Text -

Kraybill and Nolt do not strive for theoretical finesse but let a few well chosen concepts carry much of their argument about cultural negotiation and economic adaptation. Core values presented early surface throughout as they discuss the problems, solutions and limits of the business adaptation. Like another book that Kraybill edited, _Amish Enterprise_ "...shows no awareness of postmodern theory." (Reschly, 1997). But considering what readers the authors are apparently trying to reach, the anthropological analysis is as theoretical as it should be. That is, Kraybill and Nolt do a workmanly job explaining complex information within a framework of 1) economic behavior influenced by religious beliefs; 2) seemingly inflexible cultural norms that are malleable; and 3) ideas about the family, community and church that are specifically Amish.

To be done -
• 1. Decide whether each statement agrees with the review: (a) Kraybill and Nolt aim for theoretical finesse; (b) the review judges the anthropological analysis to be as theoretical as it should be for the readers the authors seem to be trying to reach; (c) the framework treats cultural norms as rigid and unable to change. For each, answer yes or no and quote the deciding words of the review.
• 2. Print the part of the review that begins at the words "Kraybill and Nolt do not" and ends after the words "are specifically Amish.".

Items -

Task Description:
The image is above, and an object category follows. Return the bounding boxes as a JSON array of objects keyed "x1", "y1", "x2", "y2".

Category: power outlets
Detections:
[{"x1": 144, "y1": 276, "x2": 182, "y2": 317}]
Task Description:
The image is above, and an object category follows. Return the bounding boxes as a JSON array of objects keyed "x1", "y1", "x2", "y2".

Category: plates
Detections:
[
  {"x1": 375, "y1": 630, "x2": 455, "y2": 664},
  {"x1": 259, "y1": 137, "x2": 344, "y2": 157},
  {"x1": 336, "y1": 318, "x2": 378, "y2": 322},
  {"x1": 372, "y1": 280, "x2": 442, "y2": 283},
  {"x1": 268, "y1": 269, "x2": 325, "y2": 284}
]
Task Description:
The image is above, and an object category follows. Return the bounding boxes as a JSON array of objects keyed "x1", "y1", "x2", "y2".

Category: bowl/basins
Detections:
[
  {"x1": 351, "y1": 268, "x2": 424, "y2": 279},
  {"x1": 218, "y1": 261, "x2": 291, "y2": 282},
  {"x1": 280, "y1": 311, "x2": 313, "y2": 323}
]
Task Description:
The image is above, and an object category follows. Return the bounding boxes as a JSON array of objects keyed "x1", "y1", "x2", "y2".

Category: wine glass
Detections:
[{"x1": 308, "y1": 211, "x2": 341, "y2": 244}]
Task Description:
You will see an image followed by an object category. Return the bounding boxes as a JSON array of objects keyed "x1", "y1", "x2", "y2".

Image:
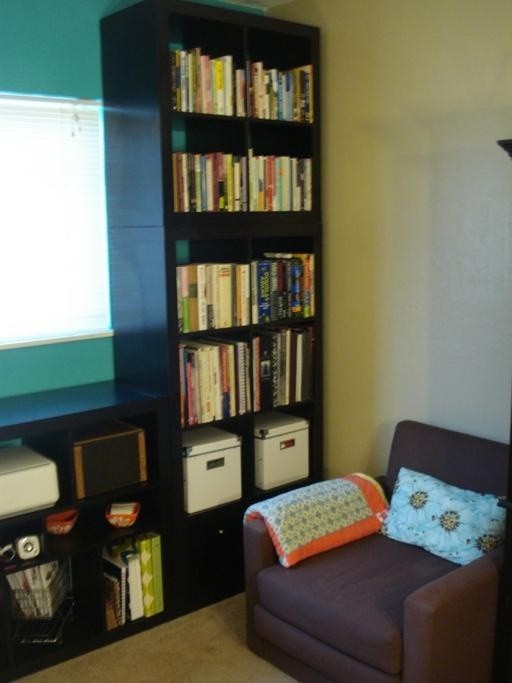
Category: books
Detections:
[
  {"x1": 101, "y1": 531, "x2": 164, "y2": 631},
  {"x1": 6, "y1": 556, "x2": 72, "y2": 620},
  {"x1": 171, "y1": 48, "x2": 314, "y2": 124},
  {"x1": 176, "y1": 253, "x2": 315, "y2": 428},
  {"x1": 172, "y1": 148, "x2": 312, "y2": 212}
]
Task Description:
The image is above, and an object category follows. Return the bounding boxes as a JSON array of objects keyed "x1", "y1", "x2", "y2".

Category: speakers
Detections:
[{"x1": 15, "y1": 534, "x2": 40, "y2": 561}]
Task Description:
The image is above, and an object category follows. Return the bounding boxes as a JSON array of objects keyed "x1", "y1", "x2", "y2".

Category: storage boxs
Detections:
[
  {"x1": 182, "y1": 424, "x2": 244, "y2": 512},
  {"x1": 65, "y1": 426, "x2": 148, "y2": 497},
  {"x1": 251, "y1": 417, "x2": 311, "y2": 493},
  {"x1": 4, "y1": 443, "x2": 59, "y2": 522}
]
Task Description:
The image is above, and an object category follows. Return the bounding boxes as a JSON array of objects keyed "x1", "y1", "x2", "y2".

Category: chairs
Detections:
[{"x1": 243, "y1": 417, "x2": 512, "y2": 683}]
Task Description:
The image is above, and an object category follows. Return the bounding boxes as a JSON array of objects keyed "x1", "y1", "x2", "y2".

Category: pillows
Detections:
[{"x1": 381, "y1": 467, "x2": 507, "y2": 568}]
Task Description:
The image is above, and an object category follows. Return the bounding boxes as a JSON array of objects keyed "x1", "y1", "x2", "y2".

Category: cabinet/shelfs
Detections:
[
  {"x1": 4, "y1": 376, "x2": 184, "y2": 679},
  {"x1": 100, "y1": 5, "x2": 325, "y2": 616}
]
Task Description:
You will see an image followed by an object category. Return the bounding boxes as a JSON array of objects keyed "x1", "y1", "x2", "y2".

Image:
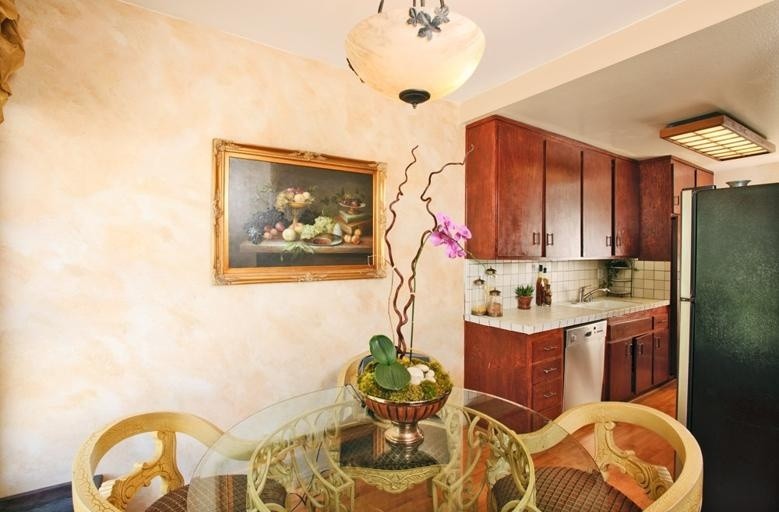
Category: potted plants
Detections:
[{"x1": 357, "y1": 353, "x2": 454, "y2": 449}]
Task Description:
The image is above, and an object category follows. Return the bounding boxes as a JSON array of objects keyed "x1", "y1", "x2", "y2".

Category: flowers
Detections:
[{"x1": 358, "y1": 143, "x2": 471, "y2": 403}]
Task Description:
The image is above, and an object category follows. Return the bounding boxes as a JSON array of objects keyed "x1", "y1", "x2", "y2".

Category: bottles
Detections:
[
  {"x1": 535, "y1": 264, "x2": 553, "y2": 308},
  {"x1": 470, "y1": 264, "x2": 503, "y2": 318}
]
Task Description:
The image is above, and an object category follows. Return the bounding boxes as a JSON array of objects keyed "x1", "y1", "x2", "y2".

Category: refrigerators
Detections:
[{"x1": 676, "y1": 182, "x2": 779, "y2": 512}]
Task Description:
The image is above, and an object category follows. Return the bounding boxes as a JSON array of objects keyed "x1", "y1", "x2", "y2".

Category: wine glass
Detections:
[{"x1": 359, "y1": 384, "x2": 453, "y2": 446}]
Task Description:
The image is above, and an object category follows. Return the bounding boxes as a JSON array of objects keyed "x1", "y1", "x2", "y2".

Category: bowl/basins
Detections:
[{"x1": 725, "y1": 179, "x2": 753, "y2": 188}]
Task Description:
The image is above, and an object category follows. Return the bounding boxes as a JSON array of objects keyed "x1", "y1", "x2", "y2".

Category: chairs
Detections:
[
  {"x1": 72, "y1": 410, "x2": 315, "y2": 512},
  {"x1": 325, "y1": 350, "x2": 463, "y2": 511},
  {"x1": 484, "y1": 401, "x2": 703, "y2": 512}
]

--

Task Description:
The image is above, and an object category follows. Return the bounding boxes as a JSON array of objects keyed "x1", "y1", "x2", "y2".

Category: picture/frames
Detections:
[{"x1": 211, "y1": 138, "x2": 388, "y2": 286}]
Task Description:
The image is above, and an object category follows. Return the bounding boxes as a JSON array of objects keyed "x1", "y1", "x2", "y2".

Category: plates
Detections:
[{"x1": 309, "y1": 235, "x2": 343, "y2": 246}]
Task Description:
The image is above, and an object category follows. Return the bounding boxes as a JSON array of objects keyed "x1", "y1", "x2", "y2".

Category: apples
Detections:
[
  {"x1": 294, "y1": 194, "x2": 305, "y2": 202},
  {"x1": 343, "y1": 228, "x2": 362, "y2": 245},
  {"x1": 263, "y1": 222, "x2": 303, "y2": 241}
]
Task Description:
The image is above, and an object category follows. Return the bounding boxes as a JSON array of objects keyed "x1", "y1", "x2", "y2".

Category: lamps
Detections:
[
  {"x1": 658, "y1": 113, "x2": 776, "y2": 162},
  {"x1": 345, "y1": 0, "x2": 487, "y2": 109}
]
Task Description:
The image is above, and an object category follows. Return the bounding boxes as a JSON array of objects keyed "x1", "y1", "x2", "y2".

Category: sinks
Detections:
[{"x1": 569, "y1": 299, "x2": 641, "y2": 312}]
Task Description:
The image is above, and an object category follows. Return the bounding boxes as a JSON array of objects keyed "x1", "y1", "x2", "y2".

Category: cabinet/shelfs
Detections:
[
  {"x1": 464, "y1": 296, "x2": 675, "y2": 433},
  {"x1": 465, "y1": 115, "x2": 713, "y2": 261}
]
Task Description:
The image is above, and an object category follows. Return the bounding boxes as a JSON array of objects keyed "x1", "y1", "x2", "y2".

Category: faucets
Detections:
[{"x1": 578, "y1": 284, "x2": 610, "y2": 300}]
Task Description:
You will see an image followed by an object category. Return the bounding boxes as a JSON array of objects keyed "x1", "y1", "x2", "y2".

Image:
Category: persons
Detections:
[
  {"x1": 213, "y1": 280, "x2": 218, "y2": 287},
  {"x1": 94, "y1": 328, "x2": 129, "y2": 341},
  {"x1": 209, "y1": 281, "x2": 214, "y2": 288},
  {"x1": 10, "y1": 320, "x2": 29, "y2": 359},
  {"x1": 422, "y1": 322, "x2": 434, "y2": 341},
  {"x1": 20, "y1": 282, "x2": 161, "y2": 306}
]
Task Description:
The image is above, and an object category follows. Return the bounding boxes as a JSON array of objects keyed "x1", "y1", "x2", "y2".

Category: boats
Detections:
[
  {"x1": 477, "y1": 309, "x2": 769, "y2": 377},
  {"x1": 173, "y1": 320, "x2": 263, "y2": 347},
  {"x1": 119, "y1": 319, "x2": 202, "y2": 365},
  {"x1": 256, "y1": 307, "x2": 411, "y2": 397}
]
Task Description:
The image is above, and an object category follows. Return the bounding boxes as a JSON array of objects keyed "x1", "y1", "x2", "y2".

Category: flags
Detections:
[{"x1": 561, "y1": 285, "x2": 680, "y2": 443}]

Answers provided -
• 1.
(a) No: "Kraybill and Nolt do not strive for theoretical finesse"
(b) Yes: "considering what readers the authors are apparently trying to reach, the anthropological analysis is as theoretical as it should be"
(c) No: "seemingly inflexible cultural norms that are malleable"

• 2.
Kraybill and Nolt do not strive for theoretical finesse but let a few well chosen concepts carry much of their argument about cultural negotiation and economic adaptation. Core values presented early surface throughout as they discuss the problems, solutions and limits of the business adaptation. Like another book that Kraybill edited, _Amish Enterprise_ "...shows no awareness of postmodern theory." (Reschly, 1997). But considering what readers the authors are apparently trying to reach, the anthropological analysis is as theoretical as it should be. That is, Kraybill and Nolt do a workmanly job explaining complex information within a framework of 1) economic behavior influenced by religious beliefs; 2) seemingly inflexible cultural norms that are malleable; and 3) ideas about the family, community and church that are specifically Amish.